- Le tribunal régional supérieur de Dresde refuse de verser des dommages et intérêts immatériels pour des violations mineures en vertu de l’article 82 du RGPD.
- L’art. 82 n’établit pas de droit pour tout inconvénient ressenti individuellement sans préjudice sérieux.
- Exception possible en cas de commercialisation illégale à grande échelle affectant de nombreuses personnes de la même manière.
- D’importants risques d’abus plaident contre un droit à l’indemnisation de la douleur presque sans condition dans le droit de la protection des données.
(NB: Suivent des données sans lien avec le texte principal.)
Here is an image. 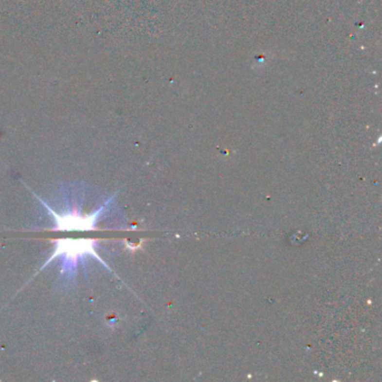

Dans une décision de la Cour d’appel de Dresde (OLG) du 11.6.2019 (chez de lege data disponible en PDF), on trouve des explications intéressantes sur l’article 82 du RGPD (dommages et intérêts). Dans cette affaire, il s’agissait d’une broutille, à savoir le blocage d’un blog pendant trois jours par le passage en mode lecture seule (“l’inhibition prétendue du développement de la personnalité par le blocage de trois jours a tout au plus un caractère insignifiant”). Le tribunal régional supérieur retient à ce sujet
Même si, dans la littérature, certains estiment, en se référant au considérant 146 du RGPD, qu’une mise en œuvre efficace du droit européen de la protection des données nécessite un effet dissuasif et l’abandon des sanctions prévues par le droit antérieur […], cela ne justifie pas pour autant que l’on puisse considérer qu’il s’agit là d’une violation de la loi. pas de compensation pour les dommages immatériels mineurs. Le droit de la protection des données protège certes en soi un droit subjectif qui a un lien fort avec la sensibilité personnelle de l’individu. Néanmoins, l’article 82 ne doit pas être interprété comme donnant droit à des dommages et intérêts pour tout inconvénient ressenti individuellement ou pour des infractions mineures ne portant pas gravement atteinte à l’image de soi ou à la réputation d’une personne. […] Il peut en être autrement dans les cas où la violation de la législation sur la protection des données entraîne une concerne un grand nombre de personnes de la même manière et est l’expression d’une commercialisation consciente, illégale et à grande échelle Les choses ne se passent pas ainsi en l’espèce. Certes, la commercialisation des données des utilisateurs fait partie du modèle commercial de la défenderesse ; le blocage du compte du plaignant ne favorise toutefois pas cette commercialisation, mais l’entrave plutôt, car le plaignant ne “produit” pas de données que la défenderesse pourrait exploiter pendant cette période. L’extension des dommages-intérêts immatériels aux dommages mineurs est également contre-indiquée. le risque considérable d’abus qui découlerait de la création d’un droit à des dommages et intérêts pour préjudice moral quasiment sans condition quant aux conséquences juridiques, en particulier dans le domaine du droit de la protection des données.